Wednesday, February 20, 2013

The Will of God- Is it easier to do when you know you don't know what it is?

Buried deep in Mencius Moldbug's tribute to Lawrence Auster, there is this:

Since I've already violated my daughter's privacy, I'll tell another story. The other day we were driving down 14th Street and Sibyl was looking out the window. Suddenly, from out of nowhere, I hear: "It says, 'Christ is the answer.' What is Christ?" She made it rhyme with "fist."

No Christian UR reader will ever forgive me for my answer. After correcting her pronunciation, I said: "Christ is the same thing as God, Sibyl. It's... it's... it's like Santa Claus for grownups."

Actually, there are few things that would please me more than seeing my daughter become a Christian. If only because it would mean she was not a worshiper of Beyonce, or something worse. I know all too well, however, that it is not in my power to raise her as one.
It is rather trivial to forgive an unbeliever such a simile.  It's those supposed already Christian that are harder to forgive.

But if we change the question to: "is Hamlet a useful concept?" we find that again everyone agrees. Hamlet is a literary character, and perfectly real in that sense. It is completely sensible to say, for instance, that someone is acting like Hamlet, or should be more like Hamlet, or should be less like Hamlet.

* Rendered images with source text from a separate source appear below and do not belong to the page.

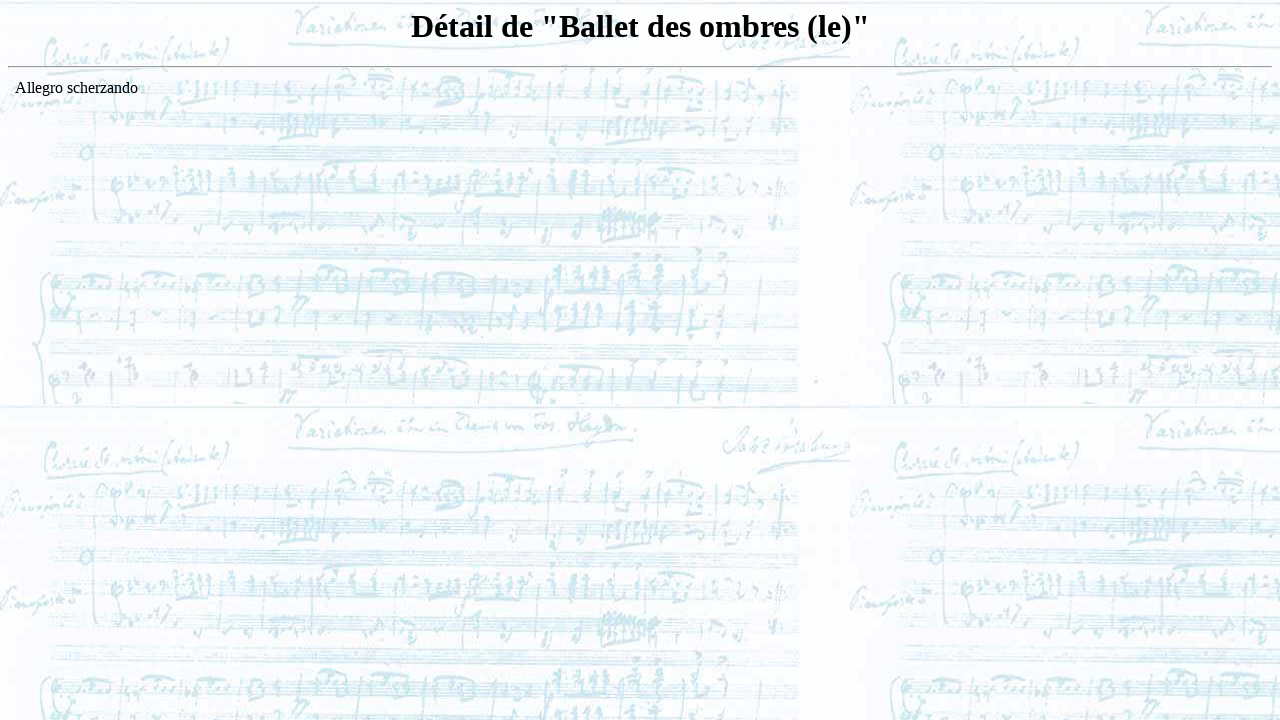

--- FILE ---
content_type: text/html
request_url: https://musique.opus-31.fr/consultation/consult_detail_oeuvre_detail.php?id_oeuvre=10669
body_size: 142
content:
<body background='../images/fondnotes.jpg'><div align='center'><h1>Détail de "Ballet des ombres (le)"</h1></div><hr>
<table align='left'><tr><td colspan='1'></td><td>Allegro scherzando</td></tr>
</table></body>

These statements are well-defined and cogent.

It is also a well-defined and cogent statement to say that Lawrence Auster is a servant of God. One can serve without orders. 
One can further suggest that both concept and reality ought to be congruent with one another.
I have been wondering a bit about what I see in the world, and very often it seems there are a lot of non-christians and even just non-believers who are doing the Lord's work, while folks who profess do strange things, like fill up a Texas stadium in tribute to a sniper who killed a lot of people for our government.  Macabre irony comes when a sniper who works for our government shoots up Texas, and possibly even the stadium, though they'd probably just drop a bomb on the stadium. 

But beyond that there is the reality check- if you really want to convert people to Christ, then people actually have to be able to live as Christians.  This means breaking away from an increasingly bankrupt modern industrial system and finding ways of families being provided for.  You can't get the average Christian to understand basic facts- like how women in the workforce depress wages for everyone, resulting in it being increasingly impossible for anyone to provide for a family.  No wonder people resort to emotional and even romantic appeals to 'just believe'- you can't actually do much else, can you?

Well, you can, but much of what you can do isn't seen except in isolated incidents among Christians.